Cela ne veut pas dire que l’un n’a pas vraiment besoin d’être fort pour supporter les épreuves vécues par les hommes comme Jackie Robinson, sur qui on a craché, qui ont été menacé et agressé simplement parce qu’ils étaient Noirs. Nous savons qu’il y a beaucoup de courage à souffrir silencieusement quand tout à l’intérieur de vous veut se battre. Mais la question que nous devons nous poser est la suivante : quelle importance y a-t-il de se battre pour votre survie si vous conservez simplement une existence misérable ?

Nous devons nous souvenir de la différence qu’il y a entre survivre et vivre. Les servantes, valets et autres Jackie Robinson étaient des survivants. C’est leur capacité à oublier le stress de l’oppression et à tendre l’autre joue qui leur a permis de supporter des conditions de vie qui n’étaient rien d’autre qu’horribles. Mais avec cette “survie” vient de l’outrage, la dépendance et la dépression créés par la volonté d’essayer de rester digne dans un monde qui vous maintient dans les débris de la société. Il vient un moment, en effet, où le monde dans lequel vous vivez ne vaut pas bien mieux que la mort.

Nelson Mandela, à mon humble avis, était un homme qui a donné aux peuples opprimés une alternative. Il nous a rappelé qu’il y a une différence entre simplement survivre et avoir une vie digne d’être vécue. Le révolutionnaire mexicain Emiliano Zapata disait : « Je préfère mourir sur mes pieds que de vivre à genoux ». Cela signifie que, parfois, votre capacité à survivre dans des conditions lamentables, tout en laissant votre peur vous empêcher de rechercher une vie meilleure pour vos enfants, n’est pas toujours aussi admirable que nous pourrions le penser. Ainsi, nous pouvons applaudir ceux qui ont souffert comme domestiques et majordomes pendant des décennies successives, mais nous devrions réfléchir à deux fois avant d’utiliser ces personnes comme modèles.

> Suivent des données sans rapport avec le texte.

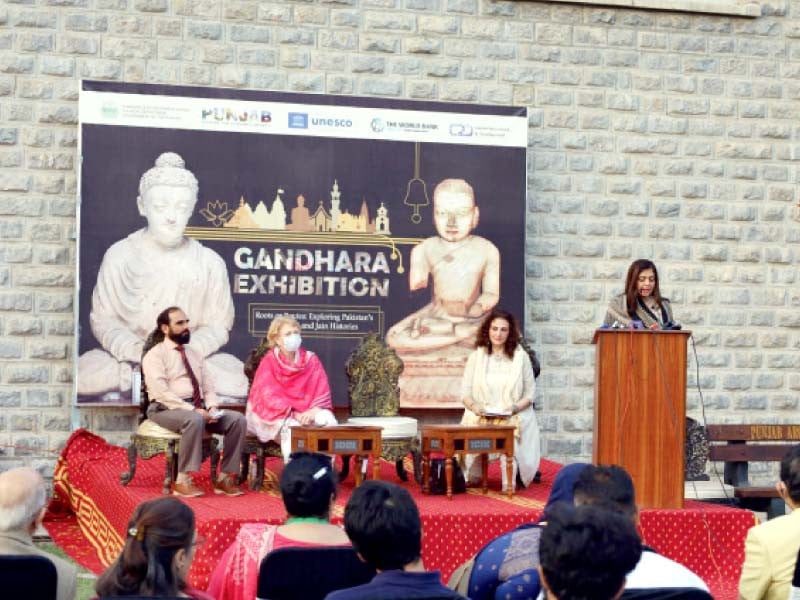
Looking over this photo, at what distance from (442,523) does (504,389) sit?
2031mm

Nelson Mandela et Idris ElbaCela ne veut pas dire non plus que les films sur les valets, les servantes, etc. n’ont pas un certain degré de valeur historique. Mais cela veut dire, par contre, que si chacun d’entre nous essaie simplement de “ne pas causer d’ennuis”, nous nous soumettons au racisme plutôt que de le combattre. En fait, certains diraient même que nous sommes des lâches qui refusons de nous sacrifier pour créer un monde meilleur pour les générations futures. C’est parce que nous restons si craintifs et si incapables de nous lever pour nous-mêmes jusqu’à ce jour que les Noirs continuent d’être malmenés dans leurs lieux de travail, dans la rue, dans les tribunaux, etc. [notamment aux États-Unis, mais aussi ailleurs, ndlr]. Parce qu’en réalité, les autres savent reconnaître notre faiblesse mentale et notre manque d’intérêt pour ce qui compte réellement.

Nous devrions tous étudier la vie de Nelson Mandela afin d’apprendre qu’il y a une meilleure façon de vivre. Tout ce qui nous met en colère quant au racisme continue d’infecter nos vies parce que nous choisissons de le permettre. Nous ne pouvons pas continuer à regarder des films sur des servantes et des valets continuellement ; il y a un moment où nous devons nous lever contre l’agresseur et nous battre. Rester en vie ne signifie rien si, à l’intérieur, nous sommes déjà morts mentalement.

  • [*] Le film The Butler (littéralement, le valet, le majordome) du réalisateur américain Lee Daniels raconte l’histoire d’Eugène Allen, majordome noir-américain à la Maison-Blanche de 1952 à 1986. Les acteurs principaux du film sont Forest Whitaker et Oprah Winfrey. La version française du film s’intitule Le Majordome. Le film The Help (littéralement, l’aide, la servante, la domestique) du réalisateur américain Tate Taylor raconte l’histoire d’une domestique noire pendant les années de ségrégation raciale dans le Mississippi au sud des États-Unis. Les principaux acteurs du film sont Emma Stone, Viola Davis et Octavia Spencer. La version française du film d’intitule La couleur des sentiments. Les deux films ont connu un succès important tant au niveau critique mainstream qu’au box office.